La promotion des abeilles sauvages aide-t-elle aussi d'autres insectes ?

Dans tous les cas. Les abeilles sauvages sont d'excellents organismes indicateurs. Cela signifie que là où il existe de nombreuses espèces d'abeilles sauvages, il y a toujours une grande variété de plantes et d'animaux. De nombreuses plantes, insectes et autres animaux bénéficient aussi automatiquement de la promotion des abeilles sauvages.

Claudio Sedivy, expert en abeilles sauvages et co-fondateur de Wildbiene + Partner AG.

À personne :

Les animaux et les plantes l'ont toujours fasciné. Enfant, Claudio Sedivy, né en 1981, aimait attraper des tritons, des grenouilles et des larves de libellules dans des étangs au milieu de sa ville natale de Zurich afin de les étudier de très près. Mais surtout, l'amateur de nature est impressionné par la richesse des espèces du monde végétal. Sedivy étudie la biologie à l'ETH Zurich, où il a obtenu son doctorat sur les abeilles sauvages en 2012.

Le botaniste veut savoir exactement quelle est l'importance de ces insectes pour les plantes. Au cours de ses recherches, Sedivy a découvert l'énorme pouvoir de pollinisation des abeilles maçonnes dans la culture fruitière et, après avoir terminé son doctorat, a fondé la société Wildbiene und Partner à Zurich. Le concept : L'entreprise élève des abeilles maçonnes, que les fruiticulteurs utilisent pour améliorer leur récolte grâce à une pollinisation optimale. En Allemagne, la filiale Pollinature GmbH suit ce concept éprouvé.

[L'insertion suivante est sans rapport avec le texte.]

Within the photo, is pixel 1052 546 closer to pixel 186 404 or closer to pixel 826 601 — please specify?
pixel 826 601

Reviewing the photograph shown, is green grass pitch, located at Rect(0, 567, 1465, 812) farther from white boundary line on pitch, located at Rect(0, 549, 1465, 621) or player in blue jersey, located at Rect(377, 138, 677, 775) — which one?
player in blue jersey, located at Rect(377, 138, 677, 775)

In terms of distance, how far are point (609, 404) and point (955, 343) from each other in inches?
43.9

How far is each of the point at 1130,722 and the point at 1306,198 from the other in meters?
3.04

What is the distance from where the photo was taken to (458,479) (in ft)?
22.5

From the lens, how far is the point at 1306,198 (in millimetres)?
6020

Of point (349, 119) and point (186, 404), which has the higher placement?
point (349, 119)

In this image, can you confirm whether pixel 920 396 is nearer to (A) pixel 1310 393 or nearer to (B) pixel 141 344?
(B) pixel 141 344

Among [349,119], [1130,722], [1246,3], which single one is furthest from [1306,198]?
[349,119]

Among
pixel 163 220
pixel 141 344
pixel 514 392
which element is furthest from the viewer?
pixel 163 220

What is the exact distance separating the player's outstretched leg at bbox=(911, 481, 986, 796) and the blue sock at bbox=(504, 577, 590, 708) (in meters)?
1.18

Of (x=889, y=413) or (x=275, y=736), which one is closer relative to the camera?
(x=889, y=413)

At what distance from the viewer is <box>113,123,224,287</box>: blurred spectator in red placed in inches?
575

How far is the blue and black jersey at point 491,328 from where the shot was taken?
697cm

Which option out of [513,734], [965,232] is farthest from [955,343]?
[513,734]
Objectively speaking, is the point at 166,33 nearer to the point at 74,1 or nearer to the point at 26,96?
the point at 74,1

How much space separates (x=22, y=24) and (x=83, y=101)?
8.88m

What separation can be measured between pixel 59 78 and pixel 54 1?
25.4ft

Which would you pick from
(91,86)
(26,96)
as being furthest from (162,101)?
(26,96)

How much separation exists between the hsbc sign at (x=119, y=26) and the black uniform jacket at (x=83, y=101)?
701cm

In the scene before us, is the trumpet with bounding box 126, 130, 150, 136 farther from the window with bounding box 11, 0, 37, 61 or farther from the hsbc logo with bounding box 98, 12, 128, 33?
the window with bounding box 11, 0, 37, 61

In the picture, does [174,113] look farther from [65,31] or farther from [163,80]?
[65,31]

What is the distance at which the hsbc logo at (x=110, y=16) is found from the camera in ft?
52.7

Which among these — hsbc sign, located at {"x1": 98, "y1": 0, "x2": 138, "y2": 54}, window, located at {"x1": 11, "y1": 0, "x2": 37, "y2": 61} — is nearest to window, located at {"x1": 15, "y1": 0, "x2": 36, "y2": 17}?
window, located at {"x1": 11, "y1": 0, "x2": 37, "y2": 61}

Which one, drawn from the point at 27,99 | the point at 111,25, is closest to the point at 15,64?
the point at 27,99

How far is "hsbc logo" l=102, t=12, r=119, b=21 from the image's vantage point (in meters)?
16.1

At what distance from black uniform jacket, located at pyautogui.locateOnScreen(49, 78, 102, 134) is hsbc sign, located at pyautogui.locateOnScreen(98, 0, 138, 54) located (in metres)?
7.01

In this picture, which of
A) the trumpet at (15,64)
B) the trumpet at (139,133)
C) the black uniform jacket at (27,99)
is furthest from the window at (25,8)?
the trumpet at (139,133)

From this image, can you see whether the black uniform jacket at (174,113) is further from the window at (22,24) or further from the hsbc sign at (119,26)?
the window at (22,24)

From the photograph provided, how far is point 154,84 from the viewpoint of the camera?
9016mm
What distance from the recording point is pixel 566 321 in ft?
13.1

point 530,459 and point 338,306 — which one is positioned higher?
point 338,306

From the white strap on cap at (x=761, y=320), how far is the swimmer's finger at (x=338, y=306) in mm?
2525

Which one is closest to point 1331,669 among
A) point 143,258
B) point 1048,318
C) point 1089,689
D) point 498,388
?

Mais Claudio Sedivy ne s'intéresse pas qu'à l'agriculture. C'est pourquoi les particuliers peuvent acheter des BeeHomes, des maisons d'abeilles sauvages avec des abeilles maçonnes. Sedivy : « Les gens devraient découvrir par leur propre expérience à quel point certains insectes sont importants pour nous, les humains. Le BeeHome apporte également cette expérience naturelle dans les villes.» L'engagement envers les abeilles sauvages et la diversité végétale ne s'arrête pas à l'engagement envers son entreprise. Pendant ses jours de congé, Sedivy se rend dans les montagnes avec son filet pour cartographier la population actuelle d'abeilles sauvages, donne des conférences, crée des paradis pour les abeilles sauvages et conseille d'autres entreprises. Son objectif : « La biodiversité doit avoir le même statut que les questions de durabilité que sont l'énergie, la construction ou l'eau.